健診で非浸潤癌といわれました。主治医は全摘が必要だが術前にホルモン療法をして様子を見ても良いと言います。私の母も乳癌で浸潤癌であったため抗がん剤をしましたので、念のためにホルモン療法をした方が良いでしょうか。ホルモン剤をすれば取らなくても良いでしょうか

鼻の頭におできが出来たら軟膏を塗ったりメスで切ったりしますよね。これを局所治療といいます。でもバイ菌が全身に回って高熱が出たら、局所をいくら治療しても助かりません。抗生剤の点滴で全身のバイ菌を叩かないといけません。

------------------------------------------------------------------------

▶ _課題と練習_:
[a] 乳癌についての本文では、鼻の頭のおできの例で、バイ菌が全身に回って高熱が出たら抗生剤の点滴が必要だとしている。その理由を一〜三文で説明せよ。
[b] 乳癌についての本文を、最後の文の後から書き継げ。

------------------------------------------------------------------------

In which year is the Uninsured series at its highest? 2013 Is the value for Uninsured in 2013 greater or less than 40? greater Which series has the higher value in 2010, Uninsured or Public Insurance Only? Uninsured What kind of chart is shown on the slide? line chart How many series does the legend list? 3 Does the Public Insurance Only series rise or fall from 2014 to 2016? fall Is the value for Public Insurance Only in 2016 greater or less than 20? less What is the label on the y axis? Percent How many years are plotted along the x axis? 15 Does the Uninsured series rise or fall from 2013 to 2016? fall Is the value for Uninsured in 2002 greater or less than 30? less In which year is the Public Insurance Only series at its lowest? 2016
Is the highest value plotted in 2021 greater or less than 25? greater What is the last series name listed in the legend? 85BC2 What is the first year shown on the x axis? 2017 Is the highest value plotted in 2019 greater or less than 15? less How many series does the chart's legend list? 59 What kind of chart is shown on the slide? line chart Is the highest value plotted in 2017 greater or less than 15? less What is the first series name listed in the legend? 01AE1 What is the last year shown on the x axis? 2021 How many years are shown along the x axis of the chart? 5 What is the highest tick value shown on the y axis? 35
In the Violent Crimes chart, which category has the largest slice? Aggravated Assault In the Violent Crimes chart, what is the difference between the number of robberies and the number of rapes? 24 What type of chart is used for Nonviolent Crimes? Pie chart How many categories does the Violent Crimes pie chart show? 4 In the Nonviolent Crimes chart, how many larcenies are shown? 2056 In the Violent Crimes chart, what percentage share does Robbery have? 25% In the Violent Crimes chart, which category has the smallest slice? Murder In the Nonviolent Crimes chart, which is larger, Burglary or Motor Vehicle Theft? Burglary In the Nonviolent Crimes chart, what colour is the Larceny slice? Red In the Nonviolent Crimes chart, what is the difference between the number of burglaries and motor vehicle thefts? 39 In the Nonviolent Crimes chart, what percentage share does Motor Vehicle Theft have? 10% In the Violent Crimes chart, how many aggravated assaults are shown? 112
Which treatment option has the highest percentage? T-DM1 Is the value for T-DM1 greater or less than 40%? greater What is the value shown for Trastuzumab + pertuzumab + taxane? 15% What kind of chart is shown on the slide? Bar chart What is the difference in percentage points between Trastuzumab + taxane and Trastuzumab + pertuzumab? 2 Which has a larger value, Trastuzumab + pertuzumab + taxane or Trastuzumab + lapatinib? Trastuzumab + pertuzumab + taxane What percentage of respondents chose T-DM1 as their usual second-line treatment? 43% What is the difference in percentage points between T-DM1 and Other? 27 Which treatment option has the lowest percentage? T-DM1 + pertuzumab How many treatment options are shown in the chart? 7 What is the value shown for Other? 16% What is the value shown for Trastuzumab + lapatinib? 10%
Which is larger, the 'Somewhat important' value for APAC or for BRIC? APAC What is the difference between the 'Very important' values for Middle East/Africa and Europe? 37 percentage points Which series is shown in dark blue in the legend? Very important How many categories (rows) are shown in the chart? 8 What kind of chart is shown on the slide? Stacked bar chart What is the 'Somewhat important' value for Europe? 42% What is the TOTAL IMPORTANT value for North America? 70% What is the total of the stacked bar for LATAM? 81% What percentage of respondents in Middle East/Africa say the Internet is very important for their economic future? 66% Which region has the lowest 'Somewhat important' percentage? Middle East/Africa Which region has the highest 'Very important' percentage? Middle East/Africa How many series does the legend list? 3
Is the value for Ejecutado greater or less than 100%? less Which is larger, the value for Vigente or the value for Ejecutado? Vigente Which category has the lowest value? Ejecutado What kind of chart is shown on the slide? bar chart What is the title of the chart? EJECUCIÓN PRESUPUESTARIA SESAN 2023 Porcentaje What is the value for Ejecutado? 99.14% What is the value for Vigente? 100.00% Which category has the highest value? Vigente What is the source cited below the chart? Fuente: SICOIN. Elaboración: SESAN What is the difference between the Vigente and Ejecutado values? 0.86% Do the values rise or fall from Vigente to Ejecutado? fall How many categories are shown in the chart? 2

------------------------------------------------------------------------

▶ _解答一覧_:
[a] バイ菌が全身に回って高熱が出ると、局所をいくら治療しても助からないからである。そのため、抗生剤の点滴で全身のバイ菌を叩かなければならない。

[b]
乳癌も同じように局所にとどまっているようなら手術や放射線だけで助かります。しかしがんが大きいとき、リンパ節が腫れているとき、がんの顔つき(グレードという)が悪いときなどは遠隔転移を起こしやすいので、抗がん剤やホルモン療法といった全身治療が必要です。あなたのお母さんは浸潤癌だったうえにそういった危険因子があったので抗がん剤となったのでしょう。しかしあなたは非浸潤癌で遠隔転移を起こさない前癌状態です。局所治療をすればほぼ100%命は助かります。ホルモン剤であっても薬であるかぎり必ず副作用があります。特に更年期障害が起きますので局所病の非浸潤癌には用いません。このまま取らなかったり手術の取り方が足りずに局所再発をさせると、半分は浸潤癌と言って遠隔転移を起こす危険ながんになり、こんどは抗がん剤やホルモン剤が必要になりますので、まずきちんと取りましょう。